I’ve read on JL that there were problems with some fuel bowl shut off levers that caused problems with fuel arriving to it’s respective jet. Here on JL, it was often noted that the fuel showing height should be same for each SU.

'66 fhc

(Ray Livingston) #31

No, it will not. Fuel height in the jet is a completely unreliable measure.

Ray L.

(69 FHC ) #32

Well, I think it should, but as Ray points out the only reliable way to achieve that is to have the floats correctly set, and the only way to do that is to physically measure them.

(Puddinhead) #33

Thanks John

I was hoping that if I could eyeball the fuel level relative to the jet and the bridge I could rule out problems with the float bowl operations.

'66 fhc

(Tom Rutherford) #34

Maybe try a new plug wire.
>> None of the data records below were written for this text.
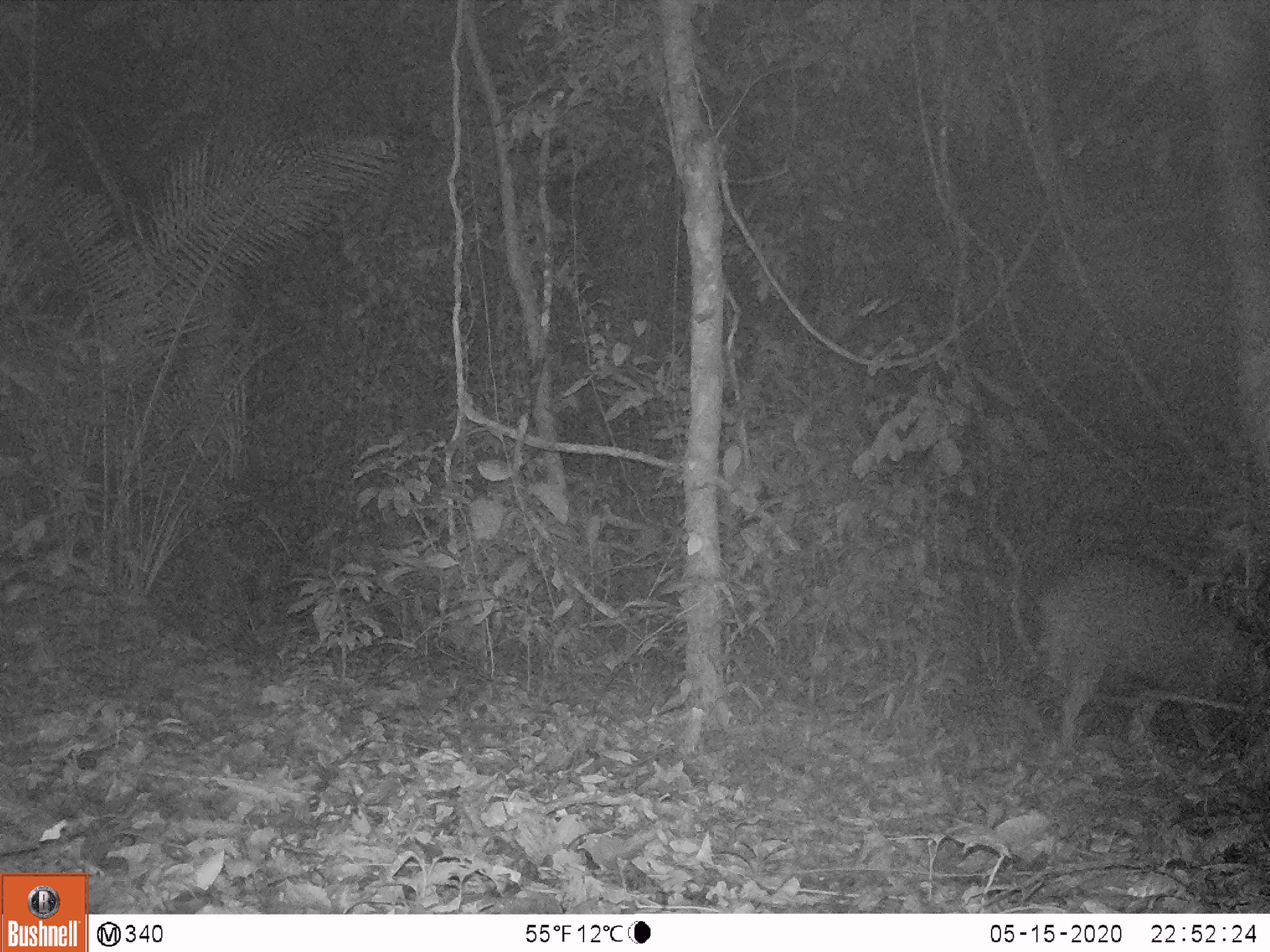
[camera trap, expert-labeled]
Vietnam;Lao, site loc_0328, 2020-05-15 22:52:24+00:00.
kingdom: Animalia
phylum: Chordata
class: Mammalia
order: Artiodactyla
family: Suidae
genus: Sus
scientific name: Sus scrofa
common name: eurasian wild pig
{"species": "eurasian wild pig (Sus scrofa)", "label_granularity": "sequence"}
The ohm meter uses low current. Or check for a blue spark while cranking with the plug out. (don’t hold it, just lean it in the head valley)

(Puddinhead) #35

Tom, I have a glass plug tester, and it lights up when firing.

I just eyeballed the fuel level at the bridge / jet when jet mixture is 2 CW turns from flush with the bridge. Results showed fuel. Results showed front carb fuel level quite low, relative to the other two carbs…so I cleaned cross ball type valve and reinstalled, note the small washer that’s mates to the valve and reset lever setting at 7/16" and results showed fuel level visible but too high relative to the other carbs. Tomorrow I’ll fix that.
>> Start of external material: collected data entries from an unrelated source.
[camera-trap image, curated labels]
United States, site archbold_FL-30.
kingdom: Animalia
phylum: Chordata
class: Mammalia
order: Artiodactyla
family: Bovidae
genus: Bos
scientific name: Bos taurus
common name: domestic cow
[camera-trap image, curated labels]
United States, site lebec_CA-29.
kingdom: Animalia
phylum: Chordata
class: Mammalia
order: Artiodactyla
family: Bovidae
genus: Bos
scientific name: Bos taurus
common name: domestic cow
It fires easily now but idle still rough. Found all three quad screws were loose from vibration.

'66 fhc


float level looks low, I think we installed ours without the thick fibre washer?
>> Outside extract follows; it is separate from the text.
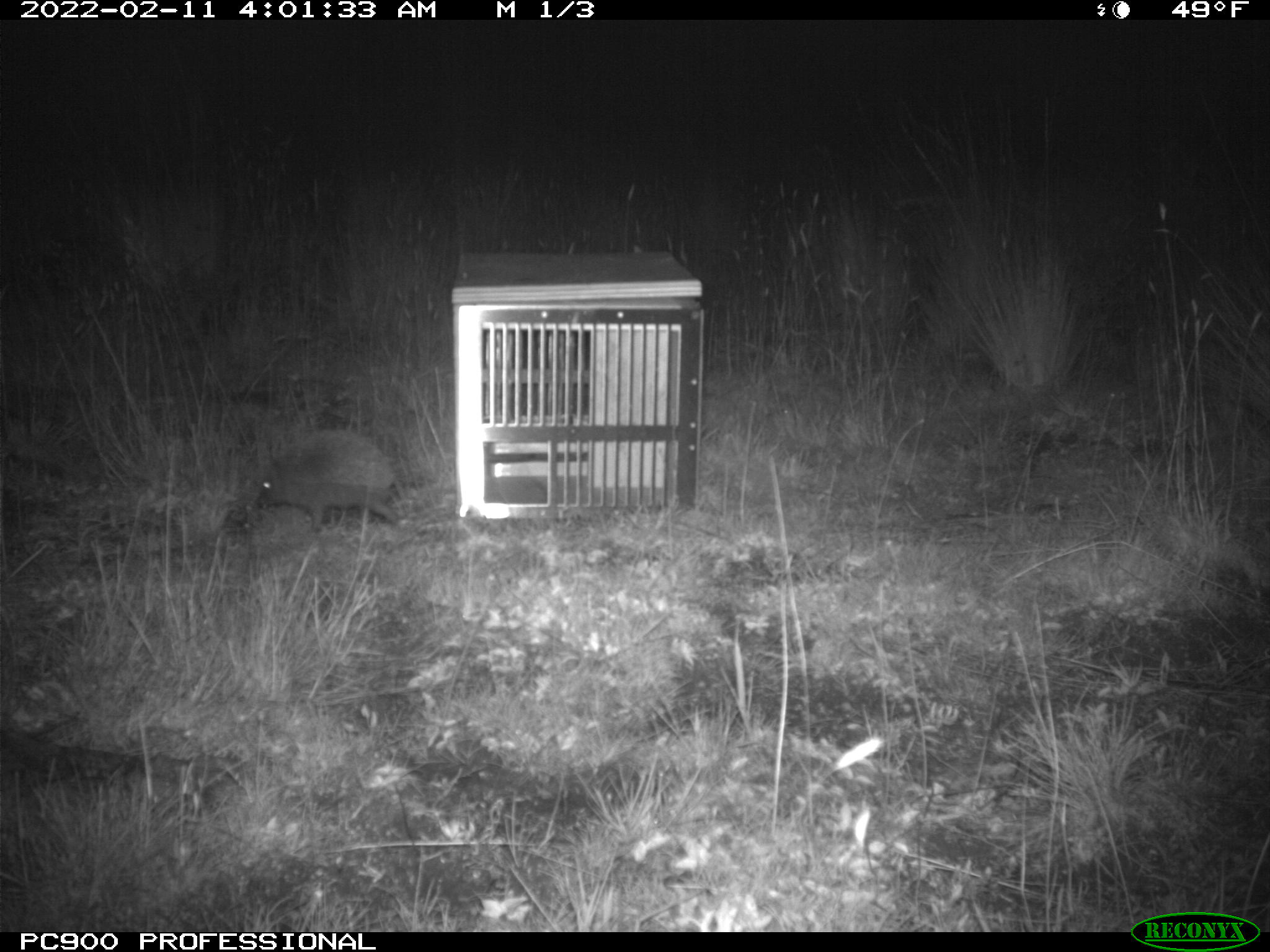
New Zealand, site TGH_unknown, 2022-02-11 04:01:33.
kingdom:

(William H Wayman 1970 S2 DHC) #37

The float arm ideally wants to be 90 degrees to the valve, otherwise it can jam. Try removing the thick fiber washer. Then bend where the curve meets the straight to get 7/16" float setting.

(David Ahlers) #38

If you want to know what your fuel level is, take the cover off the bowl and measure the fuel level from the top. Getting them all close to the same will take the guess work out of whats bent & isn’t. I had a 7/16 rod, I used to set the floats, actual fuel level varied from carb to carb more than I thought it ought to be. Bit of trial and error to get it equal in all three. An SU carb while elegant in its simplicity and working is a pretty crude piece of whittled metal.

(Puddinhead) #39

Thanks David,

I just removed all three bowl cut-off valve washers; so angle is closer to 90 degrees as poster ‘dirt’ noted. I re checked the 7/16" shut off levers (after I took its washer off) and all were set too low; so fuel in bowls was less than it should have been and thus less fuel was showing at their respective jets. Now it fires great with some choke and warms nice, and with choke slowly decreased rpms drop from 2k to 1k but if I don’t nurse the throttle she will fall to 500rpm and shut off with a gurgle. I hope my new alloy flywheel isn’t the culprit? Damper is original but balanced with crank. Plugs look fine, not wet or sooty. While on choke, rpms are smooth and exhaust note is perfect. I have SU air vac consistent with Unison tool.

'66 fhc

(Robin O'Connor) #40

I would surmise that with an ally flywheel the idle may need to be slightly higher than spec due to the lower inertia.